[Written problem] Count the lines in the listing below that contain the word "nearest". Give only the number.

_____

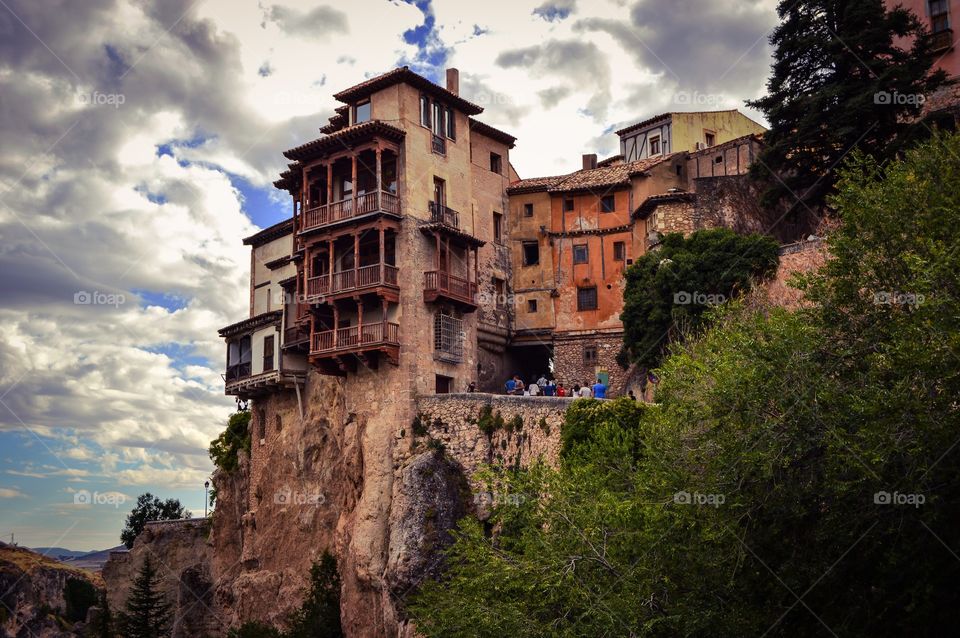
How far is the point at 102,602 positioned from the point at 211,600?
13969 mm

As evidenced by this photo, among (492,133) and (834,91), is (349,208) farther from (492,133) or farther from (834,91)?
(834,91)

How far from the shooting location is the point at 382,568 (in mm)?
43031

_____

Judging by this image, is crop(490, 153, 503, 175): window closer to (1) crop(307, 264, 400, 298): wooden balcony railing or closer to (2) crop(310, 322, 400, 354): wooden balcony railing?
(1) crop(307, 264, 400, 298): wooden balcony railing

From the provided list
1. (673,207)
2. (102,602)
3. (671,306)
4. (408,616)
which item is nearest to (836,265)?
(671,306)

_____

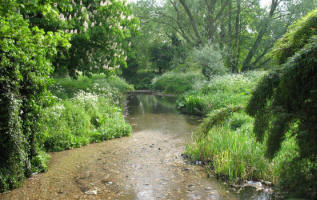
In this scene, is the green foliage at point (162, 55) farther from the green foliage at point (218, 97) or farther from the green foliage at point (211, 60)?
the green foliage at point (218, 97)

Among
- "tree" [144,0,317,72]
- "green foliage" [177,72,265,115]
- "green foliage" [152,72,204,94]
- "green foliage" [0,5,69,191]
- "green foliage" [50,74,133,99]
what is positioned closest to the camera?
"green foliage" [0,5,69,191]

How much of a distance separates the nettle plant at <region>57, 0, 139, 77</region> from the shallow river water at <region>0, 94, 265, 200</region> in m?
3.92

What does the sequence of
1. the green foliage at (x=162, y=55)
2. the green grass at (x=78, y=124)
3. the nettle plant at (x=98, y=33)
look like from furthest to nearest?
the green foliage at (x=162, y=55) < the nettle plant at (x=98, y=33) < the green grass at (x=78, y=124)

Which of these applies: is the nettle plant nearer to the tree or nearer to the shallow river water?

_____

[Reply] 2